* [What to produce]
In the chapter excerpt on America in 1763–1764, where did the Spaniard need to be conciliated anew?

CHAPTER I — AMERICA – 1763-1764

The new British Empire Ties that bound the Colonies to the Mother Country: the Tie of Sentiment — The Tie of Interest — The Tie of Commercial Legislation; Trade and Navigation Acts — State of Parties in England — England’s Position in Europe — Peace Establishment of the Army for 1764 — Neglect of the Question of Imperial Defence — Insurrection of Indians in America; Pontiac — Inadequacy of the British Garrison — Outbreak of the Insurrection — Attack on Detroit — Fall of the remaining British Posts — Amherst’s Difficulties in raising a Force to quell the Rising. — Colonel Bouquet advances upon Fort Pitt — Action of Bushy Run — Hostility of the Six Nations in the North — Siege of Detroit raised — Continued Apathy of the Americans — Bradstreet’s March to Detroit — Bouquet’s Advance to the Muskingum — Final Subjugation of the Indians by British Troops .

1763.

AN empire had been won: there remained the task of providing for its administration and for its defence. The gain in mere territory was in itself stupendous; and though much of it might be but thinly populated, yet new territory necessarily implied new subjects. Apart from India, where, as shall be told in its place, the work of conquest had not been bounded by the expulsion of the French, the Spaniard required to be conciliated anew in Minorca; while in the West Indies, and still more in Canada and Florida, there were not only French and Spanish Colonists that must be absorbed, but large tribes of Indians, formerly dependent upon them, who must be summoned suddenly to cancel ancient treaties and friendships, and, though themselves unconquered, to transfer their amity to the nation that had vanquished their former allies.
Nor was this all. In the West Indies and North America alike the newly acquired possessions lay alongside of clusters of British communities, which, though in the Caribbean Sea divided by but a few leagues of salt water and on the continent actually contiguous with each other, were riven asunder by passionate local and commercial jealousy. There was not one of these communities, not even the tiniest of the Antilles, but possessed its little legislature on the English model, and consequently not one but enjoyed facilities for excessive indulgence of local feeling, local faction, and local folly, to the obstruction of all broad measures of Imperial policy. Never yet had it been possible to combine the whole of the American provinces for common defence, even when the enemy was assailing their frontiers; never yet had the Leeward Islands suffered from a foreign foe, but Barbados had rejoiced over the weakening of a commercial rival. Thus the unification of the Old Empire, at any rate for purposes of defence, called as urgently for accomplishment as the incorporation of the New.

* [Supplied records]
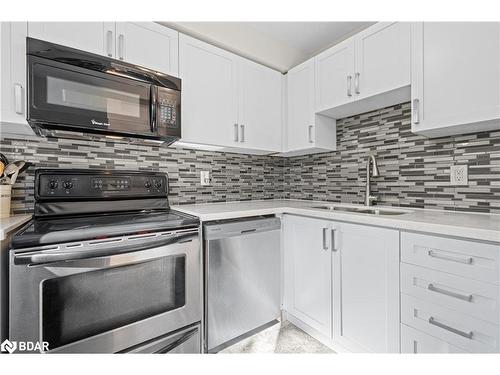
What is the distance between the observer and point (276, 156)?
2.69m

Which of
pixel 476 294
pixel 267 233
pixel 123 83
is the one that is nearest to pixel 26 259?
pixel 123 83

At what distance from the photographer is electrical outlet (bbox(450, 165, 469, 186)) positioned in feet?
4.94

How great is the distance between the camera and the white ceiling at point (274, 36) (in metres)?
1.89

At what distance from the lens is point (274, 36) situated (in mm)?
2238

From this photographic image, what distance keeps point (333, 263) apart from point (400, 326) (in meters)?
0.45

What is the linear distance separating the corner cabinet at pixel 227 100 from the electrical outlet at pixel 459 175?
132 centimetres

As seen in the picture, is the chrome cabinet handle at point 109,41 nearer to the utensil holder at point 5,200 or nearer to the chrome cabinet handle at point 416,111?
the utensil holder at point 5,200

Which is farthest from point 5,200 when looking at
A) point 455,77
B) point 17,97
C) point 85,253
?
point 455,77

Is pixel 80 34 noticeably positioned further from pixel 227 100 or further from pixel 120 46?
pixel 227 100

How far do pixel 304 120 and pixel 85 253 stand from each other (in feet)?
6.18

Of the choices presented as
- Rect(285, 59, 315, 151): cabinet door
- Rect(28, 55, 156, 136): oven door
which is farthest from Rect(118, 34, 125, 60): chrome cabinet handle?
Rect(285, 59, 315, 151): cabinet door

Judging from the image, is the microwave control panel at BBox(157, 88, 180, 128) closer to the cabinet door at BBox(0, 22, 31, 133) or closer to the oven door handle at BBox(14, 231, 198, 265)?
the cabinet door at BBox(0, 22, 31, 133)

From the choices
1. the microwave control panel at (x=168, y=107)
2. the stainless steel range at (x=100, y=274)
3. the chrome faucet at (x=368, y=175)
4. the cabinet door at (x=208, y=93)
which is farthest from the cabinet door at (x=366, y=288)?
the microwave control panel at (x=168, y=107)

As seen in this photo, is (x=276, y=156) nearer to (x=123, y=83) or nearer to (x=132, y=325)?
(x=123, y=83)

* [Exercise response]
In Minorca.